SUMOylation of Zbtb21 affects its transcriptional activity.

(A–C) Luciferase reporter assays in HEK293T cells expressing HA-tagged wild type (WT), Zbtb21^K419R, Zbtb21^K845R, and Zbtb21^K419/845R mutant plasmids on CDC6, zbtb14, and pu.1 reporters. Bars showed the relative luciferase activity. Luciferase activity was measured after 48 h and normalized to Renilla luciferase (one-way ANOVA, N = 5–6. Error bars represent mean ± SEM. ns: not significant, **P < 0.01, ***P < 0.001, ****P < 0.0001). Specific P-values are provided in Table 2. (D) Western blot analysis showed equal amount of wild type Zbtb21 and Zbtb21^K419/845R mutant was expressed in HEK293T cells. TUBULIN serves as internal control. (E) Comparison of the differentially expressed genes (DEGs) in HEK293T cells transfected with control, wild type Zbtb21 and Zbtb21^K419/845R mutant plasmids, respectively. (F) ChIP analysis showed that while the regulatory regions of 2041 genes were bound by wild type Zbtb21, those of 845 genes were bound by Zbtb21^K419/845R mutant. (G) Numbers of upregulated and downregulated genes whose regulatory regions were bound by either wild type Zbtb21 or Zbtb21^K419/845R mutant. (H) Co-IP experiments conducted in HEK293T cells expressing HA-tagged Zbtb21 and Zbtb21^K419/845R. Lysates were immunoprecipitated using anti-HA agarose beads, and analyzed by Western blots with anti-HDAC4 and anti-BRD4 antibodies.

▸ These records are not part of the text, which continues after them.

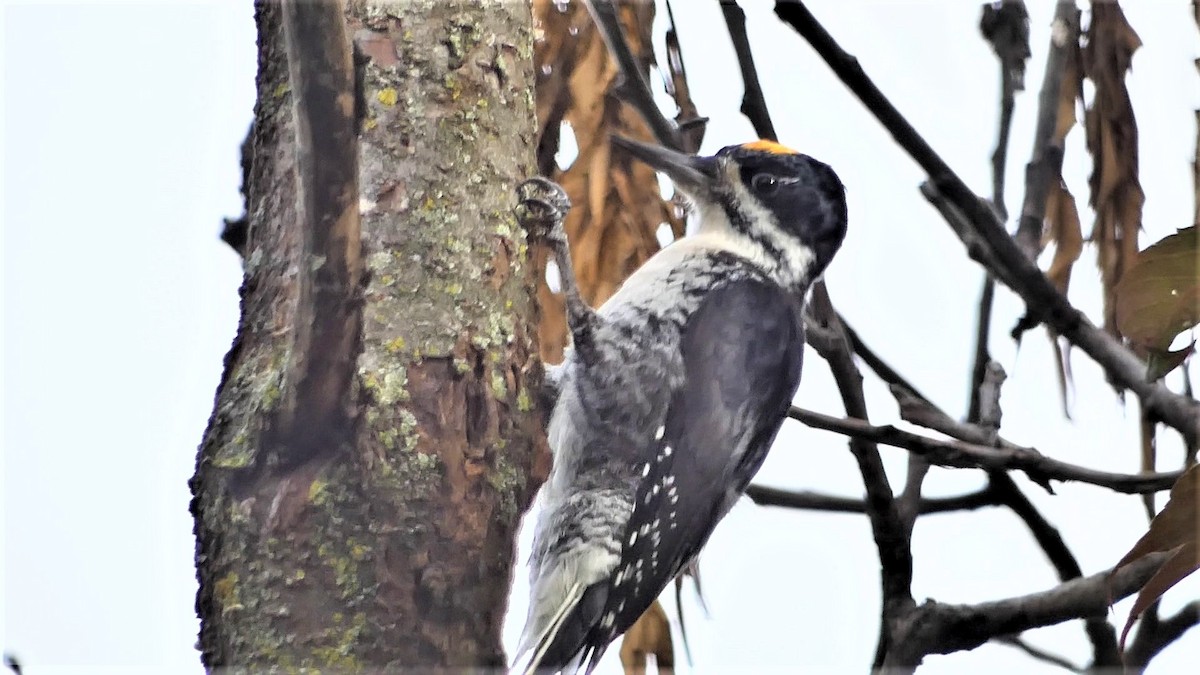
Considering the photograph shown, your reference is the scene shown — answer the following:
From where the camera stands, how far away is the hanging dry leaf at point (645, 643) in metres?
2.39

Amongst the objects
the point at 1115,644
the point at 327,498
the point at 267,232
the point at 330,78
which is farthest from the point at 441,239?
the point at 1115,644

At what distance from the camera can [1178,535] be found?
138 centimetres

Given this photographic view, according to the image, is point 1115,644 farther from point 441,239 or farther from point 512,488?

SUMOylation of Zbtb21 is irrelevant to its subcellular localization.

Immunofluorescence analyses of HEK293T cells expressing HA-tagged WT, Zbtb21^K419R, Zbtb21^K845R, and Zbtb21^K419/845R mutant proteins. Cells were fixed, and immunofluorescent microscopy was performed using rabbit anti-HA antibody and Alexa Fluor 488 goat anti-rabbit IgG (left). Cell nuclei were stained with DAPI (middle). Digitally merged images are shown on the right side.

SUMOylation of Zbtb21 does not affect the hetero-dimerization with Zbtb14 or homo-dimerization with Zbtb21.

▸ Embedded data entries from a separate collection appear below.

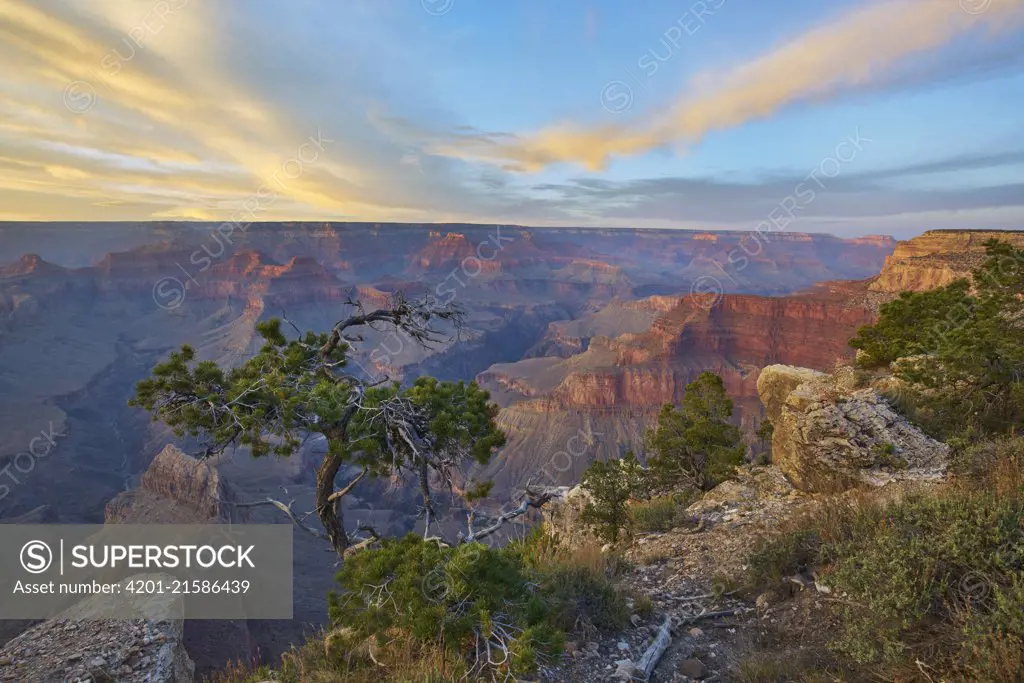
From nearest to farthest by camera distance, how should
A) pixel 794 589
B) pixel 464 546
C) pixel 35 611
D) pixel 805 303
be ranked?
A: pixel 464 546 → pixel 794 589 → pixel 35 611 → pixel 805 303

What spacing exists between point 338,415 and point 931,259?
68.0 meters

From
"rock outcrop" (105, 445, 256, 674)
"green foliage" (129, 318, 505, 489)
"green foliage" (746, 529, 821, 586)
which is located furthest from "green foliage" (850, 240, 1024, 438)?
"rock outcrop" (105, 445, 256, 674)

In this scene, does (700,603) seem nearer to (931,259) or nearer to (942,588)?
(942,588)

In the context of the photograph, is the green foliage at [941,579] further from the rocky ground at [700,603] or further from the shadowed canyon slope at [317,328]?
the shadowed canyon slope at [317,328]

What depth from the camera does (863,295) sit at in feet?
212

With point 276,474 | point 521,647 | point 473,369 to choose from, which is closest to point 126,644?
point 521,647

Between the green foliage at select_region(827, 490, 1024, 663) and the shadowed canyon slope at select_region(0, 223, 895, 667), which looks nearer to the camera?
the green foliage at select_region(827, 490, 1024, 663)

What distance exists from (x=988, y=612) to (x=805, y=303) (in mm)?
76306

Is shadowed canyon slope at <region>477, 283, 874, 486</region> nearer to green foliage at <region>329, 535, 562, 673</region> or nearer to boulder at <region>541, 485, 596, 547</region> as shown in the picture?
boulder at <region>541, 485, 596, 547</region>

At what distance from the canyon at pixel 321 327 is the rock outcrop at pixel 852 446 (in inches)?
340

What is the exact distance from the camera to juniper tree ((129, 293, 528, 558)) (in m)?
5.32

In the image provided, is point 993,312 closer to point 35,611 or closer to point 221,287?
point 35,611

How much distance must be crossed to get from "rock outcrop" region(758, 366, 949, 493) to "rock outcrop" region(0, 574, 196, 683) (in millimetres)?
11303

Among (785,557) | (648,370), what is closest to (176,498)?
(785,557)
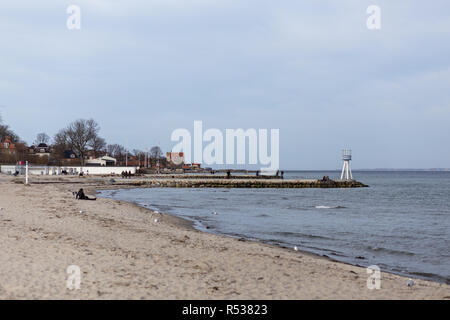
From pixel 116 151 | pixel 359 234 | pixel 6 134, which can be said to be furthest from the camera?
pixel 116 151

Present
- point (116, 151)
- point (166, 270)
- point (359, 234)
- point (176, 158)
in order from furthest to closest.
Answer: point (176, 158) < point (116, 151) < point (359, 234) < point (166, 270)

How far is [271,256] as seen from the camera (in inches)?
488

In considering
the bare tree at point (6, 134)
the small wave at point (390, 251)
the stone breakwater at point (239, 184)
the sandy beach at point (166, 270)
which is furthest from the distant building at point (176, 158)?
the sandy beach at point (166, 270)

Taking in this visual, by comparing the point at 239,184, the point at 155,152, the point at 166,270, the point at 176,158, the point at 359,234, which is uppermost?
the point at 155,152

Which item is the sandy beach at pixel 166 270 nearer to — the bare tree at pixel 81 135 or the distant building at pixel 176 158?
the bare tree at pixel 81 135

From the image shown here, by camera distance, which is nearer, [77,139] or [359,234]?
[359,234]

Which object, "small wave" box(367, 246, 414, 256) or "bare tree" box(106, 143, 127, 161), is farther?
"bare tree" box(106, 143, 127, 161)

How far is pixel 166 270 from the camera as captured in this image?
951 centimetres

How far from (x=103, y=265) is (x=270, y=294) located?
3829mm

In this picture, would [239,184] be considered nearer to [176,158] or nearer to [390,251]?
[390,251]

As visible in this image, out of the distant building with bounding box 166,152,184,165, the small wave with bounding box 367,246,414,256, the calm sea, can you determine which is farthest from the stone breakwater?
the distant building with bounding box 166,152,184,165

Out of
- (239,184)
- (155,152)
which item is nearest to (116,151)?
(155,152)

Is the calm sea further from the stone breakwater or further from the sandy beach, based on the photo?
the stone breakwater

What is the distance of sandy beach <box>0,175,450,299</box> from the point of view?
780cm
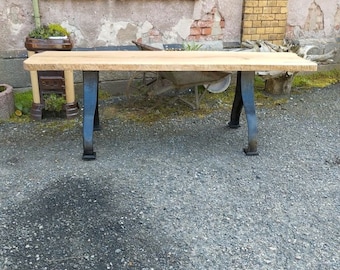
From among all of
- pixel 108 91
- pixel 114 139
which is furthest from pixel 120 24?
pixel 114 139

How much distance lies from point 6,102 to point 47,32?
2.65 ft

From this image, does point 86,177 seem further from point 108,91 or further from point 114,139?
point 108,91

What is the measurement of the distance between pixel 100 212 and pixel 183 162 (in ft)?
3.00

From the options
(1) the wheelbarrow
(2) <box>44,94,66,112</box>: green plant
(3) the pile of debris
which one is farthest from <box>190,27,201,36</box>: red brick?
(2) <box>44,94,66,112</box>: green plant

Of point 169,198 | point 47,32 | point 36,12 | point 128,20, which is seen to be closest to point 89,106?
point 169,198

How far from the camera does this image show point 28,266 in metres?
2.00

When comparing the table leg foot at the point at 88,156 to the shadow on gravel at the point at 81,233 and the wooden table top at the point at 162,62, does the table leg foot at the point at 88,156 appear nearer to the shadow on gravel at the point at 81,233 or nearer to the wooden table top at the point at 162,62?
the shadow on gravel at the point at 81,233

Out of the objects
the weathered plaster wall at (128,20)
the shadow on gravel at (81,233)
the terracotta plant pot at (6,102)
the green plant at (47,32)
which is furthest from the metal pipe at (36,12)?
the shadow on gravel at (81,233)

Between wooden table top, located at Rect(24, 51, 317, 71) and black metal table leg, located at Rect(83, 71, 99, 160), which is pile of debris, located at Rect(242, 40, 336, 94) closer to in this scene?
wooden table top, located at Rect(24, 51, 317, 71)

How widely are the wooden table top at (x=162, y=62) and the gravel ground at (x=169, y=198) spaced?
77 centimetres

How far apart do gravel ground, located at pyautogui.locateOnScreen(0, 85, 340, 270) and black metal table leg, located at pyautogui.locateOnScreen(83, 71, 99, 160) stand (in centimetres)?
11

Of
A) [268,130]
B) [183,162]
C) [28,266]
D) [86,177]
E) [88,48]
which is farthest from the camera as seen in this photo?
[88,48]

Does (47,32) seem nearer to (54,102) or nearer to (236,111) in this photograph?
→ (54,102)

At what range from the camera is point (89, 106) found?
3.04m
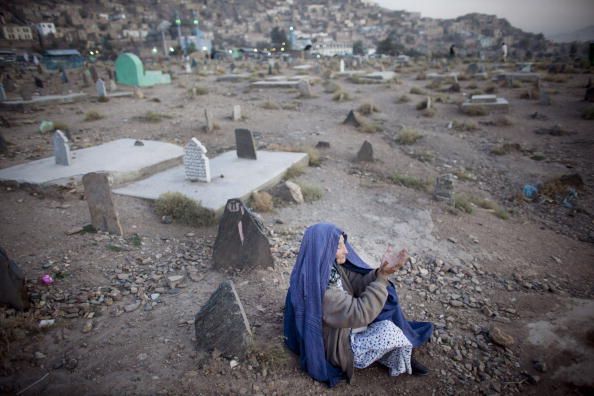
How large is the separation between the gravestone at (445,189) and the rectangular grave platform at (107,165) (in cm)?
551

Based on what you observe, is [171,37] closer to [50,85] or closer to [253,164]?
[50,85]

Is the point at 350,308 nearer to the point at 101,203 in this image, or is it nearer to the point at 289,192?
the point at 289,192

(A) Co-IP experiments conducted in HEK293T cell transfected with HA-tagged Zbtb14 and Flag-tagged Zbtb21. Lysates were immunoprecipitated using anti-Flag agarose beads, and analyzed by Western blots with anti-HA antibody. (B) Co-IP experiments conducted in HEK293T cell transfected with HA-tagged Zbtb21 and Flag-tagged Zbtb21 constructs. Flag antibody was applied for immunoprecipitation and HA antibody was used for western blot analysis.